Unesco Vlaanderen

TPNW: Het ban de bom verdrag

Gepubliceerd op 09/08/2022 door Unesco Platform Vlaanderen

Volgens VN-secretaris-generaal Guterres was een nucleair conflict zelden dichterbij. Biedt een verdrag dat kernwapens bant een uitweg? Of is er meer nodig?

Deel 1: Een kleine geschiedenis van het verdrag

Van 21 tot 23 juni 2022 had in Wenen de eerste evaluatievergadering plaats door de deelnemende landen (MSP = Meeting of State Parties) van het TPNW-verdrag, in de wandeling ook het Kernwapenverbodsverdrag genoemd of korter het Kernwapenverdrag.

Na de ontploffing van de eerste atoombommen in Hiroshima (6 augustus 1945) en Nagasaki (9 augustus 1945) werd iedereen wakker in een nieuwe wereld. Een wereld van grenzeloze vernietigingskracht. 

Eerst waren het alleen de Amerikanen die over een kernwapen beschikten. Maar hun hegemonie op dat vlak bleef niet lang duren. Het is van belang te beseffen dat er al voor de Tweede Wereldoorlog in verschillende landen geleerden bezig waren met de ontwikkeling van kernenergie en kernwapens. Zo ook in Rusland. Na Nagasaki zette Stalin alles op alles om eveneens een atoomwapen te ontwikkelen – al dan niet met behulp van spionage – en in augustus 1949 was het zover. De eerste Britse atoomtest vond plaats in 1952. Na de Suezcrisis van 1956 wilde Charles De Gaulle niet achter blijven, maar het duurde toch nog tot 1960 voor Frankrijk effectief bij de club van kernwapenstaten aansloot. China bracht zijn eerste kernbom tot ontploffing in 1964.

Tijdens die naoorlogse periode en de al snel opdoemende koude oorlog werden er letterlijk honderden testontploffingen gehouden. Meestal in ‘Verwegistan’, met weinig mensen in de buurt, maar de radioactieve fall-out reisde wel de wereld rond.
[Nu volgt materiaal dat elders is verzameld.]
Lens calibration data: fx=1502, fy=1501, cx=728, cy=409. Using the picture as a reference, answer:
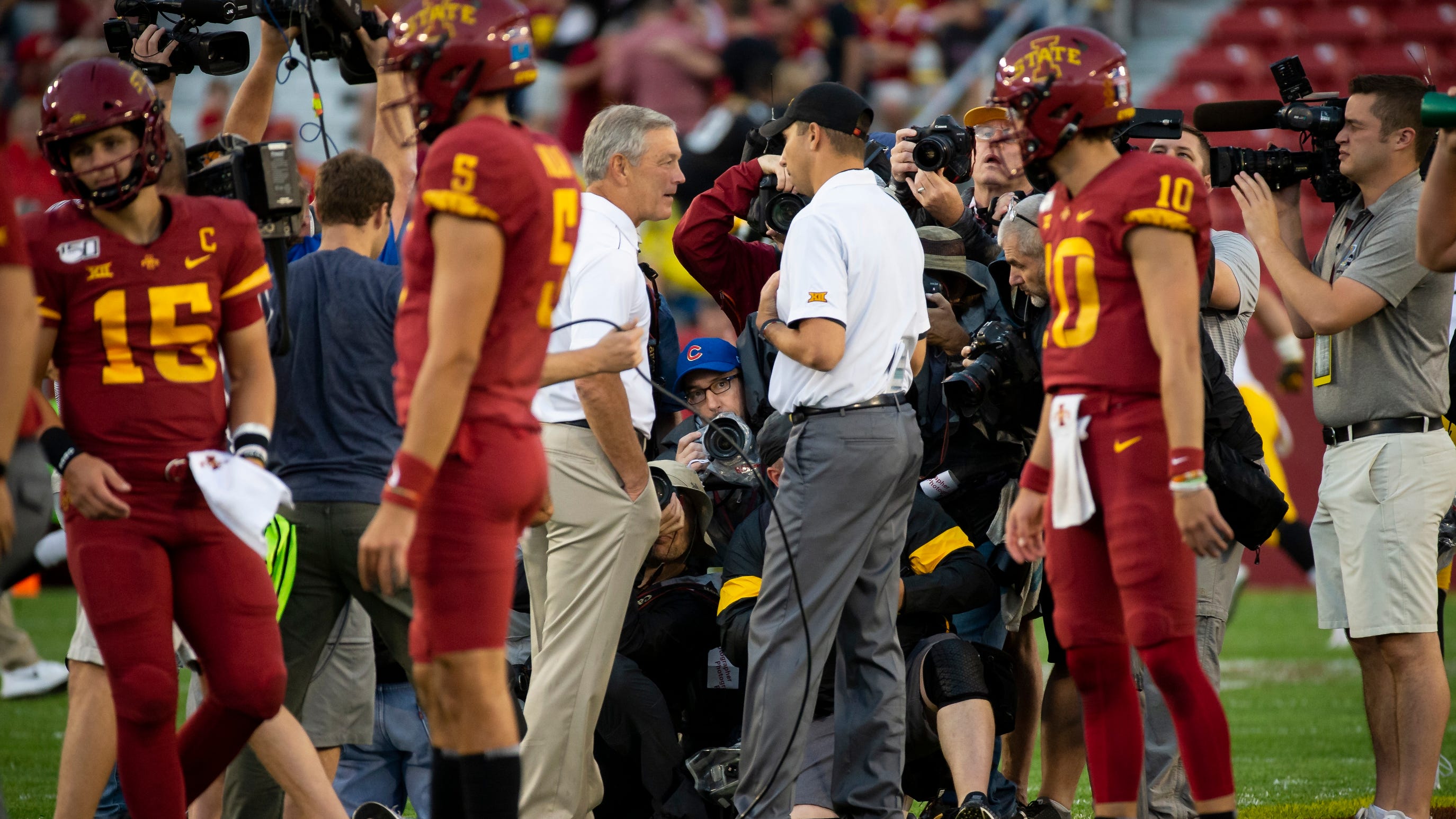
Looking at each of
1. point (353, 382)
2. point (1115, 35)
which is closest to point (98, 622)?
point (353, 382)

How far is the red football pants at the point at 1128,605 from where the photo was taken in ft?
11.2

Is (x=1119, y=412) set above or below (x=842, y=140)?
below

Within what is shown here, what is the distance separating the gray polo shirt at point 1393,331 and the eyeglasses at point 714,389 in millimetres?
2062

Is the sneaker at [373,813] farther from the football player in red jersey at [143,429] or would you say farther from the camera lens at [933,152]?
the camera lens at [933,152]

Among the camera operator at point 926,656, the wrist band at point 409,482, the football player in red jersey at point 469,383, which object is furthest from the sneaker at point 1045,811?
the wrist band at point 409,482

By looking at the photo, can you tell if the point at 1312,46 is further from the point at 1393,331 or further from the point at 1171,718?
the point at 1171,718

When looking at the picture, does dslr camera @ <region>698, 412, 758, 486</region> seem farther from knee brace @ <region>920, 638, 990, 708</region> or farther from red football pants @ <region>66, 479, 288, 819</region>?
red football pants @ <region>66, 479, 288, 819</region>

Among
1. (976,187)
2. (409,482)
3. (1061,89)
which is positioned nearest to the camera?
(409,482)

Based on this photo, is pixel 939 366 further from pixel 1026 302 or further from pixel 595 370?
pixel 595 370

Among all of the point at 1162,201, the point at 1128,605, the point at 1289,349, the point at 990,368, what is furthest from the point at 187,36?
the point at 1289,349

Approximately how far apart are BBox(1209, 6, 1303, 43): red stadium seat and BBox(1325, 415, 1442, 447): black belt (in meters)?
11.5

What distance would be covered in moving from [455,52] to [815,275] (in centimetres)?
150

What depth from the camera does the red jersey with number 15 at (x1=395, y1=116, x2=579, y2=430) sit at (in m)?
2.99

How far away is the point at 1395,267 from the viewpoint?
4770 mm
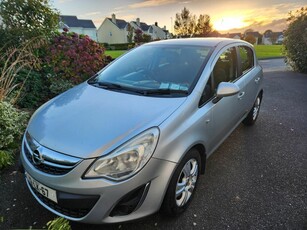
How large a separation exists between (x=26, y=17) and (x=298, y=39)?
33.8 feet

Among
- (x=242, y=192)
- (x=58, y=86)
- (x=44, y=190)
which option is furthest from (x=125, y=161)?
(x=58, y=86)

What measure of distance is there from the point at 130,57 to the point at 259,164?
2268 mm

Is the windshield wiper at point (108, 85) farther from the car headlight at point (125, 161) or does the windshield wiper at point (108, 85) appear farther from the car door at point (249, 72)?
the car door at point (249, 72)

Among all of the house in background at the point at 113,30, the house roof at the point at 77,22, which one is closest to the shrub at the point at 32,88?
the house in background at the point at 113,30

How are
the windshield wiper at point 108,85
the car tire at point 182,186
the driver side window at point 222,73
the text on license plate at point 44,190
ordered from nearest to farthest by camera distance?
the text on license plate at point 44,190
the car tire at point 182,186
the driver side window at point 222,73
the windshield wiper at point 108,85

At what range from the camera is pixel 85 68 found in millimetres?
5371

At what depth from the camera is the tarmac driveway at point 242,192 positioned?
218cm

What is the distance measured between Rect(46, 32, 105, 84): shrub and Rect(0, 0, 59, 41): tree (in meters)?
0.40

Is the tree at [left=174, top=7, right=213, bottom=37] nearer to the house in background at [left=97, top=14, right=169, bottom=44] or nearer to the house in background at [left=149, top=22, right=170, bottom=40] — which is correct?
the house in background at [left=97, top=14, right=169, bottom=44]

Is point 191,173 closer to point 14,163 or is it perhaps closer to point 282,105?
point 14,163

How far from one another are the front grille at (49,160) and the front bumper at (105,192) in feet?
0.12

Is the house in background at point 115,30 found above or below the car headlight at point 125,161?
above

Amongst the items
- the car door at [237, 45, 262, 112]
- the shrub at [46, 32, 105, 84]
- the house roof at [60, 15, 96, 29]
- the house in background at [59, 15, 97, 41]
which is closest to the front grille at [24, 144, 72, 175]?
the car door at [237, 45, 262, 112]

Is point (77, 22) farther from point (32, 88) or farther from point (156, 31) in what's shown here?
point (32, 88)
Net zoals de angst voor een atoomoorlog die de wereldbevolking zou kunnen uitroeien. Tegelijk met de frustratie van de sabelslijpers. Dan heb je een superwapen en kan je het niet gebruiken omdat de ‘vijand’ dat oorlogstuig ook heeft en je alle twee het risico loopt om terug naar de prehistorie gebombardeerd te worden. 

Hier komt het Non-proliferatie Verdrag op de proppen (NPV, ook wel Verdrag inzake de niet-verspreiding van kernwapens genoemd. Omwille van de analogie met het TPNW waarnaar steevast in het Engels wordt verwezen, verwijst deze tekst naar het non-proliferatie verdrag met zijn Engelse benaming NPT: Non-Proliferation Treaty). 

Vanaf de jaren zestig was de internationale gemeenschap terecht bezorgd over de conventionele en nucleaire wapenwedloop tussen de grootmachten. Het was Ierland dat in 1961 bij de Algemene Vergadering van de VN een ontwerp van resolutie indiende dat zou leiden tot het NPT. Het kostte zeven jaar van moeizame onderhandelingen voor het internationale akkoord afgeklopt werd. Het NPT trad in werking op 5 maart 1970.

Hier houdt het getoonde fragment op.